Mai più una TV a 5 Stelle?

Quella appena conclusa è stata la settimana dell’arrivo in TV del Movimento 5 Stelle. Sono iniziati a piovere inviti e loro giustamente ci sono andati. Nel mio piccolo sono stato spettatore (e microscopico co-protagonista) di una di queste uscite. I miei venticinque lettori più fedeli lo sanno: quest’anno sono ospite semi fisso a L’ultima Parola su RAI 2 il venerdì notte e ieri i protagonisti erano loro, i grillini.

Gianluigi Paragone ha avuto un’idea splendida: mettere loro al centro dell’arena. Farli scendere dalle gradinate e portarli sulle sedie dei protagonisti. E noi sulle gradinate assieme a onorevoli e portavoce degli industriali a stuzzicarli come facciamo di solito con i politici “veri”. Il mio commento l’ho fatto ieri in trasmissione e altrove: alla prova dei fatti non sono tanto diversi dai politici “veri”.

Al minuto 54′ della trasmissione iniziano a parlare: giudicate voi. Il primo a colpire è il Sindaco di Varese che dopo il primo intervento commenta perfido: “bisogna lasciarli parlare molto per fargli perdere credibilità”.

Alla fine della trasmissione molti di loro si sono resi conto di non aver fatto una gran bella figura (in realtà un paio secondo me sono bravi) e si mostravano preoccupati. Noi tutti a tranquillizzarli e a dire loro che col tempo avrebbero imparato, che era la prima volta o quasi, che magari metterli tutti insieme poteva svantaggiarli, dato che si contraddicevano spesso. Lo stesso Paragone ha annunciato in trasmissione che li avrebbe invitati altre volte, mettendone magari uno solo insieme agli altri, con pari dignità, come si confà ad un movimento che alcuni sondaggi danno oltre il 7%.

Invece forse non sarà così, non ci sarà una seconda occasione: Grillo, il padre-padrone del Movimento ha sentenziato: la rivoluzione non sarà televisiva. E sembra quasi riferirsi a L’Ultima Parola quando scrive:

Passare dal palco dei cittadini al trespolo del politico sotto i riflettori in un talk show è un’involuzione del MoVimento 5 Stelle, non un passo avanti.

Una vera sconfessione. Sarà interessante vedere gli effetti di questo commento di quello che in teoria sarebbe solo il “garante”, il “testimonial” del movimento (così dicono) e non il leader; vedremo – dicevo – se il commento si trasformerà in un veto che questi eletti dal popolo (questo sono chi ieri era in TV: consiglieri comunali e regionali) saranno disposti ad accettare, svelando così anche chi comanda veramente in M5S: la Rete o il Capo.

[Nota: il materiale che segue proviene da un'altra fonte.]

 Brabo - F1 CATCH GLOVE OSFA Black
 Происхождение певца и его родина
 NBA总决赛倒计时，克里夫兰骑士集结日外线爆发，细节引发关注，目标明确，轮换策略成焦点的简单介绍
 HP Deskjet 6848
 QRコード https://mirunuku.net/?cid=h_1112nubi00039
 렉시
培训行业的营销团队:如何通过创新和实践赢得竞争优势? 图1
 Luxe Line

Perché un richiamo così forte a non andare in TV?

Ogni volta che parlano Bersani e Casini c’è uno spostamento di voti verso il MoVimento 5 Stelle, ogni volta che un esponente del M5S si fa ingabbiare in un talk show questi voti ritornano ai partiti.

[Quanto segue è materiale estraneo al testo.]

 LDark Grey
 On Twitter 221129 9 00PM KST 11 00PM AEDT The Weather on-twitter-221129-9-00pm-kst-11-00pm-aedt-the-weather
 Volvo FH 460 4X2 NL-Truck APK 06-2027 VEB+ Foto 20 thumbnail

Così ha scritto il sedicente testimonial, dimostrando una sfiducia enorme verso i suoi “figli”. Dimostrando per paradosso di dare ragione proprio al commento perfido del Sindaco Fontana, ma tradendo anche qualcosa di peggio. Gli eletti e i militanti devono restare sotto la sua ala protettrice, dietro la sua ombra: non possono provare a camminare – e magari a inciampare – con le loro gambe. Come il peggiore dei padri. O, peggio, come il santone di una setta.

Ironia della sorte, la reazione del ragazzo di M5S alle parole di Fontana era stata: “voi siete già spariti, poi vediamo gli altri”. E invece a sparire, almeno dalla TV, rischia di essere lui.